I think I need to reassess and join the library again. I’m impatient, so I don’t want to have to wait for someone to bring a book back to the library. That said, I just dropped some serious coin at the bookstore despite banning myself from buying books. Quarter two—it’s on, baby. No book purchases for three months.

Singing

It’s not something that I do often—save for the end of my yoga classes—but I love to sing. I was in all the choirs growing up and would love to invite that practice back into my routine.

Life Advice:

When Sunday plans go awry

I try and maintain the outlook that if this particular Sunday needs to be busy, then I will do my best to have a calmer, more relaxing Sunday the following week.
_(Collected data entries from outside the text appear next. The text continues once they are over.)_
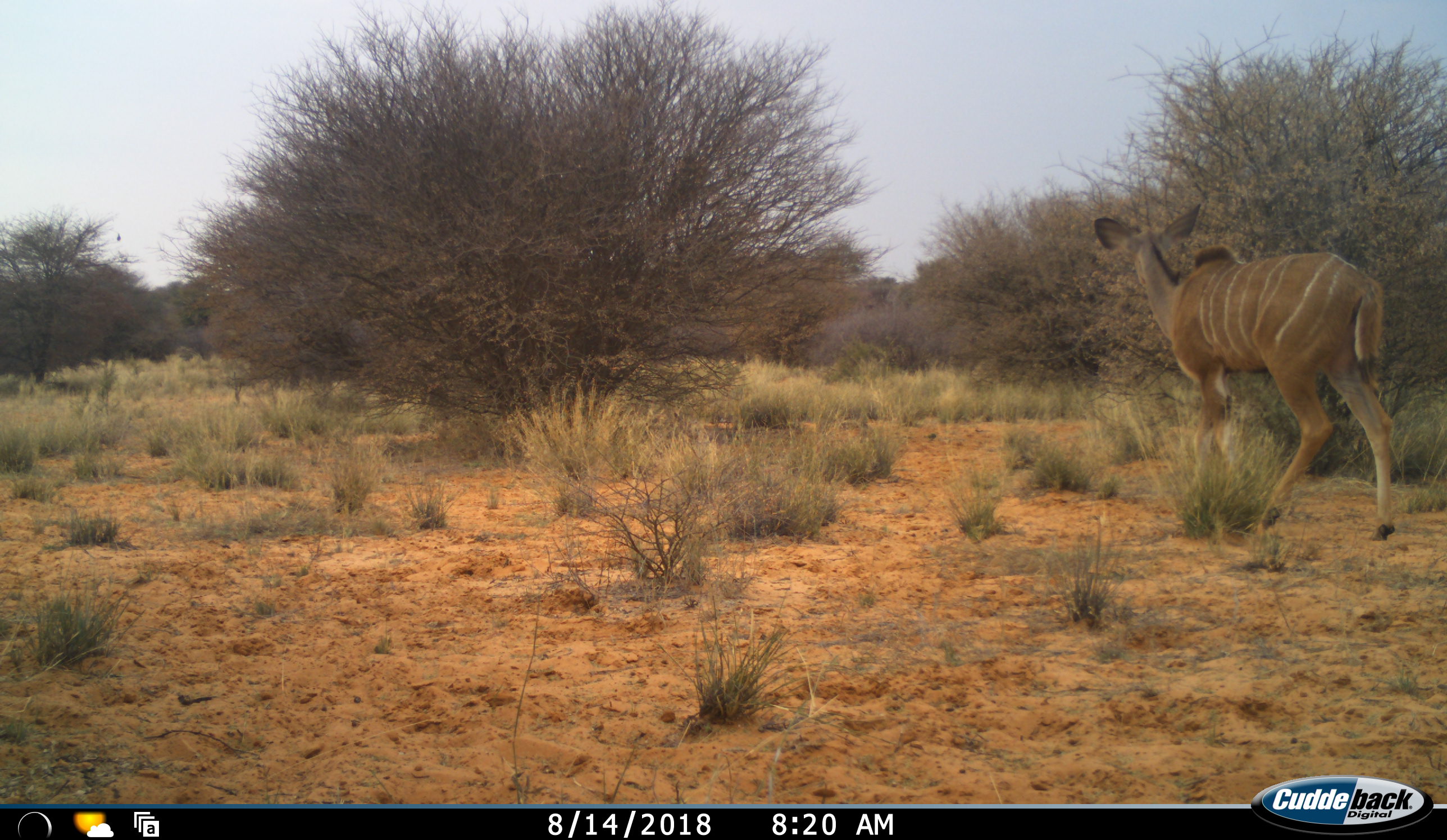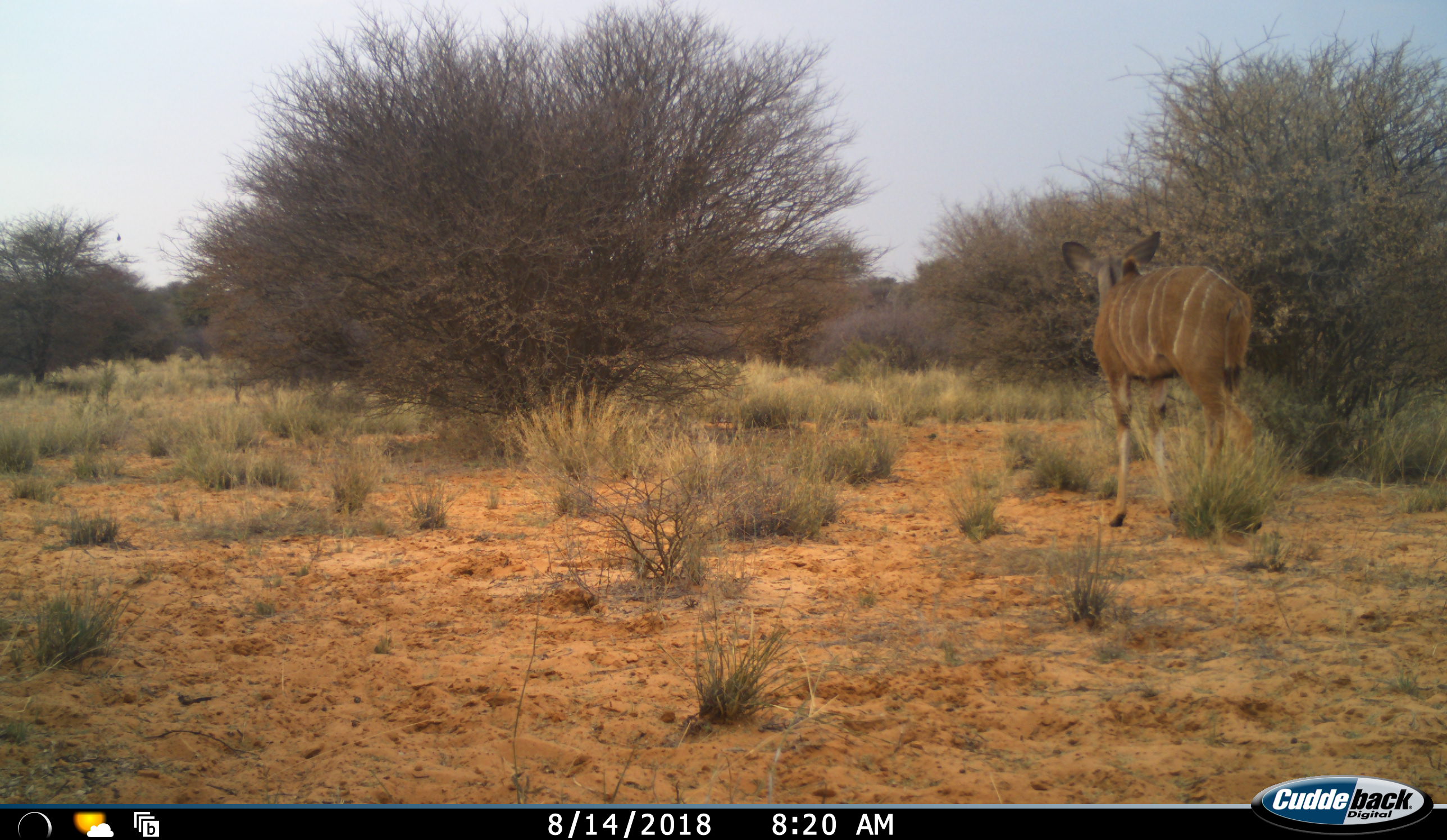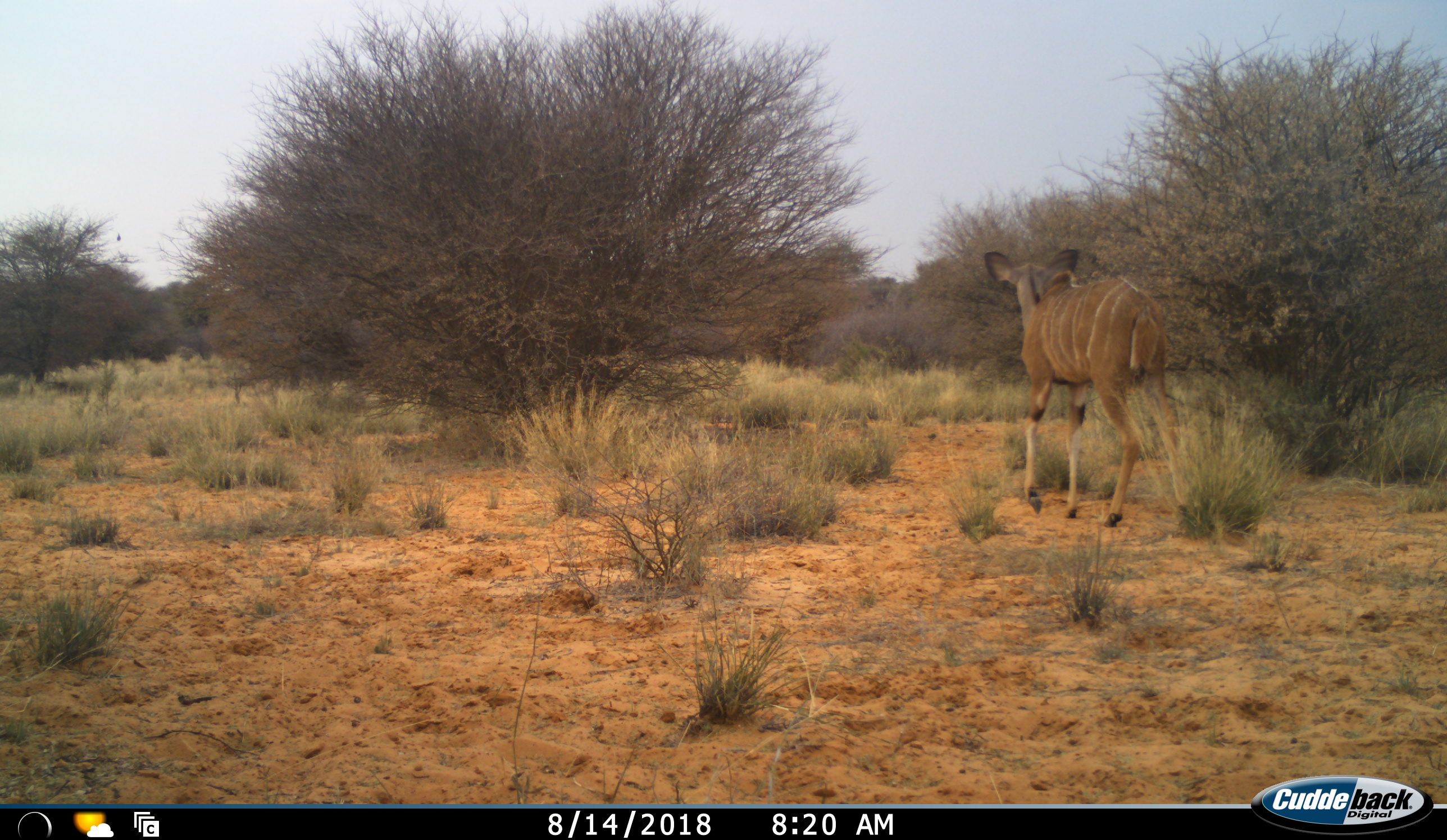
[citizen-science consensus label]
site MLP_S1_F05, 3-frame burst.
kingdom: Animalia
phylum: Chordata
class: Mammalia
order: Artiodactyla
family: Bovidae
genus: Tragelaphus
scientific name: Tragelaphus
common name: kudu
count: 1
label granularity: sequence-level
Advice for women of color who want to better their mental health

Find something you like to do and as much as you can, do it because you want to. I have a really hard time doing things I don’t want to do. I think the same can be said for most people, which is why you won’t find me doing CrossFit or killing myself on the treadmill.

The caveat to this is doing things that you like and that will challenge you. I was on a very heavy Pilates kick for a while, and holy shit it was hard, and that’s ok. I think when it comes to doing hard things, like going to therapy, it’s important to know that it’s going to challenge you and it’s ok to wait to do it when you feel ready.